Items from a data source

▶

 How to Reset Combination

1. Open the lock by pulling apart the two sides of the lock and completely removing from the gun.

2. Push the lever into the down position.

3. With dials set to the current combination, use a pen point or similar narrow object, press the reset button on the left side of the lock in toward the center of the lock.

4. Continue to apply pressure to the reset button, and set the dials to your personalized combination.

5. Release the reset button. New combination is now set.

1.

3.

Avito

◀

▶ [What to do]:
Taking the records from the top, repeat each line exactly until you have repeated the line that contains "3. With dials".

▶ [Exercise response]:
 How to Reset Combination

1. Open the lock by pulling apart the two sides of the lock and completely removing from the gun.

2. Push the lever into the down position.

3. With dials set to the current combination, use a pen point or similar narrow object, press the reset button on the left side of the lock in toward the center of the lock.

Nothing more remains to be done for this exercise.